The VIE structure refers to a business entity outside China that controls a domestic business entity by way of an agreement. If these companies want to list in China, the China Securities Regulatory Commission will consider the VIE structure to be a circumvention of legal policies and of questionable legality, and will not approve it. Therefore, enterprises, such as Alibaba and Jingdong, have little chance of listing in mainland China and can only go to Hong Kong or the United States.
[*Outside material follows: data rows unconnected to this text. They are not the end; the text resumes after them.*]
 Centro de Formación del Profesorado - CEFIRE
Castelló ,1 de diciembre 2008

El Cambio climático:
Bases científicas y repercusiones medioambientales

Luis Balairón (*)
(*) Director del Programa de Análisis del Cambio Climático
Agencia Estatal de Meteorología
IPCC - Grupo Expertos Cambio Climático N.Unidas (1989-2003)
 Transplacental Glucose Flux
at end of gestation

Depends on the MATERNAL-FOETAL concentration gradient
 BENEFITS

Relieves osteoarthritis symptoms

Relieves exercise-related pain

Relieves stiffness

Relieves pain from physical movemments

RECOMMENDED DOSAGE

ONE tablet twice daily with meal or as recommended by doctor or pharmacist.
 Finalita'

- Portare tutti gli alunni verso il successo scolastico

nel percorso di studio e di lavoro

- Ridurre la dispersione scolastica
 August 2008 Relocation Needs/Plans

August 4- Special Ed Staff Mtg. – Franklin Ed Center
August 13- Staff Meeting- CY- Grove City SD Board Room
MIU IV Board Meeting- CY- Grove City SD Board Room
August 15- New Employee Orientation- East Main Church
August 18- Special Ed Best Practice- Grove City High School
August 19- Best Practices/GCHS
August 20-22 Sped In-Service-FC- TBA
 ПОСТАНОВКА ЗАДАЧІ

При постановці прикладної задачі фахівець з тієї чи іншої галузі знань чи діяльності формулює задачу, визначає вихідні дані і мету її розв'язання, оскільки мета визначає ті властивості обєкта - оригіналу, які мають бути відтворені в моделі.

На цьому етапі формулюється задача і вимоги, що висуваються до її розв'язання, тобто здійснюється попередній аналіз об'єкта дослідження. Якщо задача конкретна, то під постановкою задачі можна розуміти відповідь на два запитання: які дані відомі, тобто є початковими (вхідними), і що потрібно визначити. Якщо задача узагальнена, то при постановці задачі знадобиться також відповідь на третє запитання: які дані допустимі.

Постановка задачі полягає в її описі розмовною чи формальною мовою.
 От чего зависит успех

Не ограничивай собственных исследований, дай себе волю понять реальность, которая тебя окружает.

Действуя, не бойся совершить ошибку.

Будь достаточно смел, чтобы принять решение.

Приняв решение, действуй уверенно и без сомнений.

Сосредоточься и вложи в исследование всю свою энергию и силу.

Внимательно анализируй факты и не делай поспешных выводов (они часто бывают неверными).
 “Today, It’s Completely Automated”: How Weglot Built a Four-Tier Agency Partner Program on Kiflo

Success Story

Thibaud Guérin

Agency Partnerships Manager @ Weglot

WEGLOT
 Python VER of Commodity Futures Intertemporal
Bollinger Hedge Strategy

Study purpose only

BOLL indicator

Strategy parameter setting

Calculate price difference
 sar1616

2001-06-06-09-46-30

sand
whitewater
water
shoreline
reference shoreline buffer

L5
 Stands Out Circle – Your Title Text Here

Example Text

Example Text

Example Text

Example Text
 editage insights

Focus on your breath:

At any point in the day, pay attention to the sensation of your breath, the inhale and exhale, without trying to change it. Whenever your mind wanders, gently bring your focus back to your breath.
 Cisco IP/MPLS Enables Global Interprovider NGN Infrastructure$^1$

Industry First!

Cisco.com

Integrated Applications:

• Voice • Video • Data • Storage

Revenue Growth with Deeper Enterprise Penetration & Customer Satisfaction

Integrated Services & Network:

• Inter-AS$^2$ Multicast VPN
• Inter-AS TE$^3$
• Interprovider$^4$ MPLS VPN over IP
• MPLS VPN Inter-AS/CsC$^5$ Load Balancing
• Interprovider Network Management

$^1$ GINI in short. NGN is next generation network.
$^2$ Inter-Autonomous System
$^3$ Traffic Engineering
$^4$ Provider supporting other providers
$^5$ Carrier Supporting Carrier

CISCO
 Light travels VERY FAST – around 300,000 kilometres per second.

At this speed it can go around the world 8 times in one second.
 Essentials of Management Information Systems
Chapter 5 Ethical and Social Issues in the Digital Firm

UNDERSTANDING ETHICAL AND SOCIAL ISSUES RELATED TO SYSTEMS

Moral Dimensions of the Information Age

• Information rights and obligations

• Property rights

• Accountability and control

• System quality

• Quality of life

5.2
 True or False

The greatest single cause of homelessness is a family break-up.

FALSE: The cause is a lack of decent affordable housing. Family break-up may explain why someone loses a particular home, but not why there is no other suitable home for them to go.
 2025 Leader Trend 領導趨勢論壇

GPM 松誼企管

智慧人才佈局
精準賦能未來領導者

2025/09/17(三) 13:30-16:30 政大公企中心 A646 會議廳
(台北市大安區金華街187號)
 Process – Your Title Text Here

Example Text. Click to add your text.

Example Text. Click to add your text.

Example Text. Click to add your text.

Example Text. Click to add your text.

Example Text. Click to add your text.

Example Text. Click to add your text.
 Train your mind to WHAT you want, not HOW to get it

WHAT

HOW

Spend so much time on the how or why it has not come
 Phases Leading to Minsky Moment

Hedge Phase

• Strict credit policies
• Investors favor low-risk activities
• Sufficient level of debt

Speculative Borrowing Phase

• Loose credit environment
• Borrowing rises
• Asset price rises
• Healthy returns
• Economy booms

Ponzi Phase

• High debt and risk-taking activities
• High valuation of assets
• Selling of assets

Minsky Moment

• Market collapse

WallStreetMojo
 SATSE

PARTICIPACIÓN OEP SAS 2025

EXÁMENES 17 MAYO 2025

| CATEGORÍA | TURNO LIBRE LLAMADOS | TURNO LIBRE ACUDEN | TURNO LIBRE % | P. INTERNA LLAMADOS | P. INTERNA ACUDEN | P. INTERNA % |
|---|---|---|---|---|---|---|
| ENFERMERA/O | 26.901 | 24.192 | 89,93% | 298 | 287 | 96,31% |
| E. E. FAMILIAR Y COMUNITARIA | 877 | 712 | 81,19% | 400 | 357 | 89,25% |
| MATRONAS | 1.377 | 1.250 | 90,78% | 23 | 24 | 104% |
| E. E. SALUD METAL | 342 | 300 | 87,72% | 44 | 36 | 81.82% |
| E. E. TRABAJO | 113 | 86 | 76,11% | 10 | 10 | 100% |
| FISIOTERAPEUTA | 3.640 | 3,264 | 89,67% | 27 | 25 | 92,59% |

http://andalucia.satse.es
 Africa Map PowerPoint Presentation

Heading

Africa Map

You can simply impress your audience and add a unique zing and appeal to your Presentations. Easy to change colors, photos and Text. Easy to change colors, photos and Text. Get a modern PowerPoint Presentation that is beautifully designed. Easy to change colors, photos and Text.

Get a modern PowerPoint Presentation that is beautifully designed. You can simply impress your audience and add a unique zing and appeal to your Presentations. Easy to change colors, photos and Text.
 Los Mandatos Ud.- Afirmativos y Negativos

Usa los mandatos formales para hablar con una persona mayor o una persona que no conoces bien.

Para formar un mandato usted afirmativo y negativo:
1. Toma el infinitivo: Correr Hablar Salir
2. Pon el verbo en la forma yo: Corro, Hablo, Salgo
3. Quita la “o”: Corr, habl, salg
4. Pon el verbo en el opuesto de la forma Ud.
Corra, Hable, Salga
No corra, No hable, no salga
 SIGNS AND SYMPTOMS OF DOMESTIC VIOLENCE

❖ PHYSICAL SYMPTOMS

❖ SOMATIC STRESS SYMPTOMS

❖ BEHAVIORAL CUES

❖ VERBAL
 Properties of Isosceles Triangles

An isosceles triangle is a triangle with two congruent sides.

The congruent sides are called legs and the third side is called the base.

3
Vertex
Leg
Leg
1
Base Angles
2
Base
In addition, listing in China requires three consecutive years of profitability and an accumulated profit of more than RMB 30 million (about $4.47 million), whereas in the United States there is no such requirement. This is enough to push more than 90 percent of internet companies to the United States.
Examples include IQIYI, with a three-year loss of nearly RMB 10 billion (about $1.49 billion), raised $2.1 billion on the day of its U.S. IPO; Pinduoduo, with a three-year loss of RMB 1.3 billion (about $190 million), raised $1.64 billion on the day of its U.S. IPO; and NIO, with a three-year loss of RMB 10 billion (about $1.49 billion), raised $1.01 billion on the day of its U.S. IPO.
The U.S. capital market has capital from all over the world, so the opportunities and scope for financing are huge. As of July 2021, the United States accounts for more than half of the global equity market, at around 55.9 percent, followed by Japan at 7.4 percent, China at 5.4 percent, and the UK at 4.1 percent. The U.S. equity market is 10 times larger than China’s.
Davy Jun Huang said that from the perspective of the companies themselves, especially from the corporate managers and investors’ view, they would prefer to stay in the United States. “The capital capacity, the maturity of the market, the degree of regulation, and the management incentive bonus are unmatched by China.”
But in the case of Didi, which was forced to return to China, “Beijing’s attitude is decisive in determining whether Chinese companies stay or go. In addition, the situation between the United States and China is a decisive factor.”